### Instructions for the task
Repeat the entire listing exactly.

(Spatial reasoning records)
────────
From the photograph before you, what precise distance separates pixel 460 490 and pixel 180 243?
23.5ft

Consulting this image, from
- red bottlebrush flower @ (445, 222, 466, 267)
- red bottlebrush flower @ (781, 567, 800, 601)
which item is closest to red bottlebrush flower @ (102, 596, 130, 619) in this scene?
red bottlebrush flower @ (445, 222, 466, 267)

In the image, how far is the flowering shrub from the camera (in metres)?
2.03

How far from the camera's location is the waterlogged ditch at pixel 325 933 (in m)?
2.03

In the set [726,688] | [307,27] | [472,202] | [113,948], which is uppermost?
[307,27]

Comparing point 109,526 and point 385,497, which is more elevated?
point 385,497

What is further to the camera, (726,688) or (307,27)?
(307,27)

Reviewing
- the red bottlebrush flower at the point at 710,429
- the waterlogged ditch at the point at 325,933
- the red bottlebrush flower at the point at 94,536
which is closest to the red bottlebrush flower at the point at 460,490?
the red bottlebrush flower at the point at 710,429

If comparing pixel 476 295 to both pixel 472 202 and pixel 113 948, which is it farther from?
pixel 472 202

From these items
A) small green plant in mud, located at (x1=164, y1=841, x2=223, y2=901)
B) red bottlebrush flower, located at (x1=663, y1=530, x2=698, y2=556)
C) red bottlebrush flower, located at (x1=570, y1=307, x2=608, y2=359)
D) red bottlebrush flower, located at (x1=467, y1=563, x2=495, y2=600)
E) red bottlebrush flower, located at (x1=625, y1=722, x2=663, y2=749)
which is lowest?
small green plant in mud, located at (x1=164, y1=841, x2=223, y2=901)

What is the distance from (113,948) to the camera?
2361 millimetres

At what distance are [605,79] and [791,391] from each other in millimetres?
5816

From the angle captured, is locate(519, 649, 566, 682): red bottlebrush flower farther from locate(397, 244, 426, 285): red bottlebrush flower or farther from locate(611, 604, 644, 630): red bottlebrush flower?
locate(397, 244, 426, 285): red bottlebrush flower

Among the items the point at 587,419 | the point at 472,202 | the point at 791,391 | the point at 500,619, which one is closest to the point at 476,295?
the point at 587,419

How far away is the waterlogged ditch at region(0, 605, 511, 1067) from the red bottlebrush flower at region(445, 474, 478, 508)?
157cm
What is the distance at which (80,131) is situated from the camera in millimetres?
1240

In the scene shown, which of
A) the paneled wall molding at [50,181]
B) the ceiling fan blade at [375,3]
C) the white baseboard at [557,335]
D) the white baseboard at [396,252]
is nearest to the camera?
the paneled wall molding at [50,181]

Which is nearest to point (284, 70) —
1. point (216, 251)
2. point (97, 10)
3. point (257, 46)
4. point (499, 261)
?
────────
### Exercise answer
From the photograph before you, what precise distance separates pixel 460 490 and pixel 180 243?
23.5ft

Consulting this image, from
- red bottlebrush flower @ (445, 222, 466, 267)
- red bottlebrush flower @ (781, 567, 800, 601)
which item is closest to red bottlebrush flower @ (102, 596, 130, 619) in this scene?
red bottlebrush flower @ (445, 222, 466, 267)

In the image, how far is the flowering shrub from the camera (in metres)?
2.03

How far from the camera's location is the waterlogged ditch at pixel 325 933 (in m)?
2.03

In the set [726,688] | [307,27] | [472,202] | [113,948], which is uppermost?
[307,27]

Comparing point 109,526 and point 385,497, which is more elevated?
point 385,497

What is further to the camera, (726,688) or (307,27)?
(307,27)

Reviewing
- the red bottlebrush flower at the point at 710,429
- the waterlogged ditch at the point at 325,933
- the red bottlebrush flower at the point at 94,536
which is closest to the red bottlebrush flower at the point at 460,490?
the red bottlebrush flower at the point at 710,429

If comparing pixel 476 295 to both pixel 472 202 and pixel 113 948, which is it farther from?
pixel 472 202

From these items
A) small green plant in mud, located at (x1=164, y1=841, x2=223, y2=901)
B) red bottlebrush flower, located at (x1=663, y1=530, x2=698, y2=556)
C) red bottlebrush flower, located at (x1=570, y1=307, x2=608, y2=359)
D) red bottlebrush flower, located at (x1=467, y1=563, x2=495, y2=600)
E) red bottlebrush flower, located at (x1=625, y1=722, x2=663, y2=749)
which is lowest?
small green plant in mud, located at (x1=164, y1=841, x2=223, y2=901)

What is the distance from (113,948) to the camera?
2361 millimetres

At what distance are [605,79] and [791,391] from each other in millimetres?
5816

From the angle captured, is locate(519, 649, 566, 682): red bottlebrush flower farther from locate(397, 244, 426, 285): red bottlebrush flower or farther from locate(611, 604, 644, 630): red bottlebrush flower?
locate(397, 244, 426, 285): red bottlebrush flower

Among the items the point at 587,419 | the point at 472,202 | the point at 791,391 | the point at 500,619, which one is closest to the point at 476,295?
the point at 587,419

How far away is the waterlogged ditch at region(0, 605, 511, 1067) from the red bottlebrush flower at region(445, 474, 478, 508)?
157cm
What is the distance at which (80,131) is situated from the camera in millimetres?
1240

In the scene shown, which of
A) the paneled wall molding at [50,181]
B) the ceiling fan blade at [375,3]
C) the white baseboard at [557,335]
D) the white baseboard at [396,252]
is nearest to the camera?
the paneled wall molding at [50,181]

Which is nearest to point (284, 70) —
1. point (216, 251)
2. point (97, 10)
3. point (257, 46)
4. point (499, 261)
?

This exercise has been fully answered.